Clayton Family wrote:
I am not sure that one can compare silver chloride with ionic silver.
If one adds salt to ionic silver, it does seems to cause argyria.
There have been reports of this. Assuming that the EIS changes to
silver chloride in the stomach is an assumption, pretty much
impossible to prove either way. I am not sure it is that simple or
everyone using eis might be getting argyria.
Actually it is pretty easy to prove that the ionic portion turns to
silver chloride. Take some EIS and add a little hydrochloric acid to it,
and you will see the silver chloride form immediately.

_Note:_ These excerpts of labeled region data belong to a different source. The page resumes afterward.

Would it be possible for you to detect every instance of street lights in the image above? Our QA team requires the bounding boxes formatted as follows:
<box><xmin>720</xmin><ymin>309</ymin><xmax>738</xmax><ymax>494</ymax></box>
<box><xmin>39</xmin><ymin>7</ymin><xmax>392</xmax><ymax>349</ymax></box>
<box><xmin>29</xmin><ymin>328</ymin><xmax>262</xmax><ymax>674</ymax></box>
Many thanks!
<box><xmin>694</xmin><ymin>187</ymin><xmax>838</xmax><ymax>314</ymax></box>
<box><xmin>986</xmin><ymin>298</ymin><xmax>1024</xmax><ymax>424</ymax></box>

That would not give people argyria for two reasons. You are forgetting
that EIS contains 10% or so of colloid, which acts as a prophylactic
against argyria, and also that the amount of silver in EIS is very low,
compared to those who have gotten argyria from silver salts. Between
the dosage being too low and the prophylactic effect of the colloid
part, one would not expect to get argyria from EIS, regardless of
whether it forms silver chloride in the stomach or not.
Marshall
I think this study has a lot of value. Why on earth would you assume
the Lab made an error? I think that the prior assumption is what is
questionable. The body has very complicated biochemistry.
Kathryn
On Jul 26, 2009, at 5:37 PM, Norton, Steve wrote:
I am skeptical of the study because it is contrary to every other
study of silver that I have seen. I know some will say that EIS is
different than any other type of silver studied but what must be the
majority of EIS ingested is ingested as silver chloride after
conversion in the stomach. And some studies have used silver chloride
with different results. Some issues:
*The daily excretion rate
*Primary excretion via urine vs feces
*The assumption the all silver is eventually excreted with no basis
for the claim
*The percent of ingested silver that that enters the bloodstream
Too bad some test data on single daily dose in a non silver-loaded
condition is not provided along with a
single daily dose in a non silver-loaded condition of a non EIS form
of silver as a control sample.
There are some other items that give concern. Bit given what is
provided I would have to believe that the measurement of silver by
Kimball Labs must be faulty.
- Steve N
From: Laura Zolman <[email protected]>
To: silver colloidal <[email protected]>
Sent: Sun Jul 26 06:33:08 2009
Subject: CS>FW: Colliodal Silver
Anyone checked this out before...and if yes, what is your opinion.